Building Sn3 and N Worlds

By Stationmaster

Track painting

This is a total pain......but well worth the effort.  I use my air brush and paint all track with Railroad Tie Brown paint.  It is acrylic and once dry super strong. Now - the turnouts I use rely (for now) on the points of the switch making contact with the rail to transfer power to the frog or the center of the turnout.  Paint where they touch and no electricity and trains stop.  So I put a piece of painter's tape over each set of points (about 40 turnouts now) as well as the little rivet that holds the blades in place before I spray.  Don't want paint to wick into the joint and kill electrical contact or paste the blade to the tie.  As well I paint the ties that are cast in a brown plastic that is shiny and not quite the right color.
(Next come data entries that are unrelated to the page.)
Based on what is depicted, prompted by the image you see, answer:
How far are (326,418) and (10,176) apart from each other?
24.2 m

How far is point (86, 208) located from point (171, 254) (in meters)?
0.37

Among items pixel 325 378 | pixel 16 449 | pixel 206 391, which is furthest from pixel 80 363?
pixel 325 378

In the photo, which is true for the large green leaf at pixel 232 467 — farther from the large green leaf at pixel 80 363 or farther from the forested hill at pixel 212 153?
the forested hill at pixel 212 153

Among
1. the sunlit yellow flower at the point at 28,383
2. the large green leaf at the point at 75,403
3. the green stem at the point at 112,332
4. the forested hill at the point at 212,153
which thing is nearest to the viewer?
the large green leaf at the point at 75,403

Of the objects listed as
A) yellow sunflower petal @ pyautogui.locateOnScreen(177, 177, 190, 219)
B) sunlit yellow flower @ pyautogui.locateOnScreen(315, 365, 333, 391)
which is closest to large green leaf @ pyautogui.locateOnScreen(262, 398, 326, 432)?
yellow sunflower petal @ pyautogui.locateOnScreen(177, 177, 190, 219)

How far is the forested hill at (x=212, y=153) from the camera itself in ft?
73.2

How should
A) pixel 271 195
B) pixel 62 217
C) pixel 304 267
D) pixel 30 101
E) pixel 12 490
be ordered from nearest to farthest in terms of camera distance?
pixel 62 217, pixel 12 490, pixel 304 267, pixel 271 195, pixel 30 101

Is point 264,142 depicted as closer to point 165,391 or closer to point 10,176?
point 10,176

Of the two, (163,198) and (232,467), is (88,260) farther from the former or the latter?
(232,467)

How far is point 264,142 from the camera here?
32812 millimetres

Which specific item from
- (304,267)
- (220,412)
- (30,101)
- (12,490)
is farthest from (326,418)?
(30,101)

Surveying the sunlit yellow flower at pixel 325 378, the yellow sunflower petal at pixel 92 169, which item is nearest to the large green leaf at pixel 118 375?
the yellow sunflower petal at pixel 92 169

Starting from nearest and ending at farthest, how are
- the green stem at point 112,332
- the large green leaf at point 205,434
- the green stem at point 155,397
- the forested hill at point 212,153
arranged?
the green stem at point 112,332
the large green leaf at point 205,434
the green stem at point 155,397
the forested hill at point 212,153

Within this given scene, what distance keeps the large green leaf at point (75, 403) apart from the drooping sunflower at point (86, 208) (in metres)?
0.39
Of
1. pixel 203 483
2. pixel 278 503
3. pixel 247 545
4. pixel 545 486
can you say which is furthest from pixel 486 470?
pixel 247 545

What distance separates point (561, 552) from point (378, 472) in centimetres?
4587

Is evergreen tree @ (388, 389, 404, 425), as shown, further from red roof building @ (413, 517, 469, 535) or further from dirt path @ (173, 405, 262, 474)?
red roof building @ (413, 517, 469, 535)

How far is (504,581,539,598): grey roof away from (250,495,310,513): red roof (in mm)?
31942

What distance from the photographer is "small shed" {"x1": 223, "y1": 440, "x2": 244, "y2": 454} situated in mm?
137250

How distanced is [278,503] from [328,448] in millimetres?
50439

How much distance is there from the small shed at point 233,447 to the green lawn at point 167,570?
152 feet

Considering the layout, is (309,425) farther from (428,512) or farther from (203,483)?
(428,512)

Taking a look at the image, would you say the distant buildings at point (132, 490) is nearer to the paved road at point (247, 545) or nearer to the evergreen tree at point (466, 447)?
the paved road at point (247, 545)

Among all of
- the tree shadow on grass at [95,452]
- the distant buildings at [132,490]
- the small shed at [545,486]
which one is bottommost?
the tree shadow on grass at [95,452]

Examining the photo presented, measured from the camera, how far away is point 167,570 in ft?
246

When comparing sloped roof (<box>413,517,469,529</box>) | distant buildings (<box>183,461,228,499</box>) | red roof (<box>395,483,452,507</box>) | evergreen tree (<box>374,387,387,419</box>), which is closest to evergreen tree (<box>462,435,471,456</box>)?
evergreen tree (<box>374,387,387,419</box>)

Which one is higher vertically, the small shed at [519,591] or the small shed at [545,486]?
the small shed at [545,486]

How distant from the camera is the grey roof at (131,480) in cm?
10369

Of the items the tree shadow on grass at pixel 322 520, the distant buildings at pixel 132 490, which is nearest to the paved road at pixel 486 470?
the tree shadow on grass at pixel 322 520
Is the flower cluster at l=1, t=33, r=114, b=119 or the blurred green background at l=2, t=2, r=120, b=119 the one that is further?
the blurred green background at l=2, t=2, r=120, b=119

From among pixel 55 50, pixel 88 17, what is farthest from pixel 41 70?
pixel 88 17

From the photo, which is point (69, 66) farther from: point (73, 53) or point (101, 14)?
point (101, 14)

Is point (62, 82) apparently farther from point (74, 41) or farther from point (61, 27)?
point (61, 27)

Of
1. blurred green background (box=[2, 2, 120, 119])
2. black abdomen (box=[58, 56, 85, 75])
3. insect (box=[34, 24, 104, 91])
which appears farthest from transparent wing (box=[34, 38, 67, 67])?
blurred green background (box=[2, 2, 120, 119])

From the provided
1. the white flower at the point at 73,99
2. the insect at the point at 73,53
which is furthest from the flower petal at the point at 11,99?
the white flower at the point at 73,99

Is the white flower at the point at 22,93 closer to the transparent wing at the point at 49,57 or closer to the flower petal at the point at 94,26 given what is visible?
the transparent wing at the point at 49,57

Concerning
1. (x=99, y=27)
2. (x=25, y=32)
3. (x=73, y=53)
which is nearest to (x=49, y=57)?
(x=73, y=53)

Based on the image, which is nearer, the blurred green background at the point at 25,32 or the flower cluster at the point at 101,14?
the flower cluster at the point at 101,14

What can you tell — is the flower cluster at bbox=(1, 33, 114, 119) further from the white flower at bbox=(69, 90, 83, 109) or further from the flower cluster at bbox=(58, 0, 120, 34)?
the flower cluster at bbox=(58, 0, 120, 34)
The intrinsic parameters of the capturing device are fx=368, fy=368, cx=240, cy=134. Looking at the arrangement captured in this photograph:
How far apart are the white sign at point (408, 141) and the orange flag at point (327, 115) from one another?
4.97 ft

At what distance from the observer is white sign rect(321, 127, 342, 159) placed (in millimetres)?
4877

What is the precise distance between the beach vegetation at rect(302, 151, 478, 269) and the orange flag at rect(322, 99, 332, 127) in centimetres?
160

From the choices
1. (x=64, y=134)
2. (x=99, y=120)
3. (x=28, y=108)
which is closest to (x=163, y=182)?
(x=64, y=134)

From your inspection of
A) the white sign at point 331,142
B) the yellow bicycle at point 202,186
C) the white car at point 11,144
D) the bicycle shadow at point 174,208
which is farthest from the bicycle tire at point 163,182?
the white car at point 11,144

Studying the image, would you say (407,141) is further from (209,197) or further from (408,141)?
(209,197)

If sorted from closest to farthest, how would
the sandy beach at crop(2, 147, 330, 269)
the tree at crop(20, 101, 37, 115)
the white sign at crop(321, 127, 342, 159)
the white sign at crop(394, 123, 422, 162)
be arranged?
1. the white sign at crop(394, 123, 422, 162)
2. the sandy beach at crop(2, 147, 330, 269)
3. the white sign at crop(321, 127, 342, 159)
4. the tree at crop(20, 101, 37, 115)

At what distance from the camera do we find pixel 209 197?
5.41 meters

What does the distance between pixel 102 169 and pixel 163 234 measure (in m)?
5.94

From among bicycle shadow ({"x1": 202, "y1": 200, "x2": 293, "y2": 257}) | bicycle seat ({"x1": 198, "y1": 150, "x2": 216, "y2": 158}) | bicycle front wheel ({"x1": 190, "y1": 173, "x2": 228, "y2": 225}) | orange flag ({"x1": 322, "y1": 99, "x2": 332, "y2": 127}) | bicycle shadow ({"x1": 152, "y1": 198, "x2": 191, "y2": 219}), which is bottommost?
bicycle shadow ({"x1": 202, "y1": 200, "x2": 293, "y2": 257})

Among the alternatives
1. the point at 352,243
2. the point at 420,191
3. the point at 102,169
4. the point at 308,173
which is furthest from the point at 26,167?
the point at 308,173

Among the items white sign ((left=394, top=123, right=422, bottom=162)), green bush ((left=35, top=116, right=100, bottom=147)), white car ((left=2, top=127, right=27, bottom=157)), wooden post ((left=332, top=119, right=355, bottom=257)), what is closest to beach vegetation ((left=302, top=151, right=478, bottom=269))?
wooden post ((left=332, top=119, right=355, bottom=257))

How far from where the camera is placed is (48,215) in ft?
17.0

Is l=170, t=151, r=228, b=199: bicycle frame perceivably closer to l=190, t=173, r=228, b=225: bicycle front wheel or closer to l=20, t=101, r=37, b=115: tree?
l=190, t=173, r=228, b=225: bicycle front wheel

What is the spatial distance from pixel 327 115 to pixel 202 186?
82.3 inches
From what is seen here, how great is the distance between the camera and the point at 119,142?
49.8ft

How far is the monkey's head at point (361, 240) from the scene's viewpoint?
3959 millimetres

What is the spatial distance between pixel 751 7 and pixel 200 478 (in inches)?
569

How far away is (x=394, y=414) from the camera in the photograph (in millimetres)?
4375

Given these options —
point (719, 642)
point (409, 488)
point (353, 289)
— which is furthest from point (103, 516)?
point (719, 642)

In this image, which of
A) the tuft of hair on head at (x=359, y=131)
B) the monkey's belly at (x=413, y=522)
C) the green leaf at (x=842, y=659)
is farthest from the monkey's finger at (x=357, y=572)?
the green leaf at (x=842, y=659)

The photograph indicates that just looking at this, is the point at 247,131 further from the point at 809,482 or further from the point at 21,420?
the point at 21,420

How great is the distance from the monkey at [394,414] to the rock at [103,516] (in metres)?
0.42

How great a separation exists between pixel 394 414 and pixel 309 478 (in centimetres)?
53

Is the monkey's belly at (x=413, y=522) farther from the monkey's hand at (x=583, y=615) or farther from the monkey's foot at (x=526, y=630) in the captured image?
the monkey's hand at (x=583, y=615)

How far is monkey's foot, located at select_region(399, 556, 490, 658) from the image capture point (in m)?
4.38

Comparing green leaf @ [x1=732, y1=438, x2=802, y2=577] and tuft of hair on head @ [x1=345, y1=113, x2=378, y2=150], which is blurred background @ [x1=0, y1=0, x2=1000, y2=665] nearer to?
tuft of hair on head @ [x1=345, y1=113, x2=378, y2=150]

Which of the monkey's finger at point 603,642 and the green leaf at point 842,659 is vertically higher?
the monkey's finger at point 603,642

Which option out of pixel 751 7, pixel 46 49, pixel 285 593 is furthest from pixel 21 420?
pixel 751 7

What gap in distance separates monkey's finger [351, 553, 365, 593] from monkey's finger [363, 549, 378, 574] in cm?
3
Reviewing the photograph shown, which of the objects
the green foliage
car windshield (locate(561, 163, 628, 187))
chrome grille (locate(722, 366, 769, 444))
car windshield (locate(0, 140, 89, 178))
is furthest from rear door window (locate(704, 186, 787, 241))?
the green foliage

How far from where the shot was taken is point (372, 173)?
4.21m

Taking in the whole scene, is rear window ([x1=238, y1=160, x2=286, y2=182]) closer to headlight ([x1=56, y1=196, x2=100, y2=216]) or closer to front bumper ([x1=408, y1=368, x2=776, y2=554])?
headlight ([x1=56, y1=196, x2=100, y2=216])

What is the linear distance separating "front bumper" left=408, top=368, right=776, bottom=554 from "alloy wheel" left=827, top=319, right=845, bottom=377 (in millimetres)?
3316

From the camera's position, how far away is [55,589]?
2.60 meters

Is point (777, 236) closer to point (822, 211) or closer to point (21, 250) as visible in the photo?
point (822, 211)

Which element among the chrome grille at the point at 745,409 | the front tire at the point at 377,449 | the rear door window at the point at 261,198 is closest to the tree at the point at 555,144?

So I spray everything, then quickly clean off the tops of the rail with a cleaning block before the paint really sets up.  It basically drys when it hits the track, but only really hardens after more time.  Take off the tape after spraying, and you are left with some zebras as you see in the photo. Yuch

So today I started to paint the rail sides that are showing with a micro brush and more railroad tie brown.  Got about 1/3 of the way through the layout and needed to quit for the day.

The locomotive you see I was using to test the electrical transmission once I removed the tape to see if I had mis-sprayed paint int the blade area - but all 40 tested out fine.

Part of why I paint the track is so it is dull brown, and once ballasted with scale rock it will look good. The track I use is Peco code 55 made in the UK. Great stuff.  Not exactly American track/tie profiles, but I don't care.  Paint it and ballast it and it looks really good.  If you want to see what a pro does, look at Tom Danneman's DRGW layout - in N scale, that uses the same track and turnouts.   Also - this track is totally bulletproof. Wonderful product.